Entries excerpted from a collection:
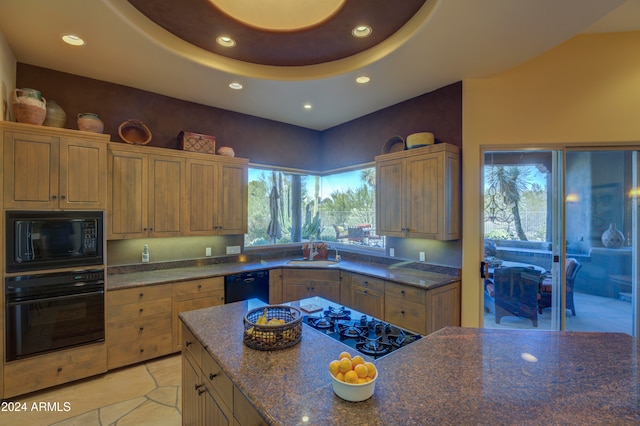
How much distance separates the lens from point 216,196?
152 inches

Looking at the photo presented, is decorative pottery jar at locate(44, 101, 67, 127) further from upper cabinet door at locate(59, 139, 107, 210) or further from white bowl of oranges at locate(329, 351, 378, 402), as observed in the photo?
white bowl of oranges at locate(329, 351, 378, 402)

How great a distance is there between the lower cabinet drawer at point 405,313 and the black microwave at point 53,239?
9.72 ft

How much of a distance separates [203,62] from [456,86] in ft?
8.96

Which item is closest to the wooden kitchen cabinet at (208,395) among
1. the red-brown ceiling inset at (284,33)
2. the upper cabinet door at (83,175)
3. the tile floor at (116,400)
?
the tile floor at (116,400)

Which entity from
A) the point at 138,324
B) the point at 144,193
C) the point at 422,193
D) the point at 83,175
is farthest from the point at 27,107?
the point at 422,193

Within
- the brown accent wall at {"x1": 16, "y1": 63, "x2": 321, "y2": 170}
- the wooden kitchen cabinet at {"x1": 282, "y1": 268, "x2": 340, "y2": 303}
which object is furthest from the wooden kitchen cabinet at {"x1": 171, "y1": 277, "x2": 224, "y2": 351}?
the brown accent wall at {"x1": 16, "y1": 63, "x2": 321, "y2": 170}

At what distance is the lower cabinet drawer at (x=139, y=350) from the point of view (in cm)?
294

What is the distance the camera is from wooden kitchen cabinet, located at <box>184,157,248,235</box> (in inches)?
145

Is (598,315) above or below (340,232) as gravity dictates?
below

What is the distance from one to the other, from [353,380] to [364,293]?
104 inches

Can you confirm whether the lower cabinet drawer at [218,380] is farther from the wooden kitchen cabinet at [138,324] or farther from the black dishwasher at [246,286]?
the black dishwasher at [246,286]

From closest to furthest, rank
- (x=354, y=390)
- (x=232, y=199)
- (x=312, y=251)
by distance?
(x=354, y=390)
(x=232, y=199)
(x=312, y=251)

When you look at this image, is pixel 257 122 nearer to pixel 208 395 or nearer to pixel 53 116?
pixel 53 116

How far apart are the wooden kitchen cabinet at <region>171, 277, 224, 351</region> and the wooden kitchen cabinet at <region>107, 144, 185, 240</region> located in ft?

* TASK REQUIREMENTS:
Give the lines of the entries from the line with "From closest to furthest, rank" through the end of the entries as a JSON list of strings, one string per line, with blank lines left out.

* RESULT OF THIS TASK:
[
  "From closest to furthest, rank",
  "- (x=354, y=390)",
  "- (x=232, y=199)",
  "- (x=312, y=251)",
  "by distance?",
  "(x=354, y=390)",
  "(x=232, y=199)",
  "(x=312, y=251)",
  "When you look at this image, is pixel 257 122 nearer to pixel 208 395 or nearer to pixel 53 116?",
  "pixel 53 116",
  "How far apart are the wooden kitchen cabinet at <region>171, 277, 224, 351</region> and the wooden kitchen cabinet at <region>107, 144, 185, 240</region> located in ft?"
]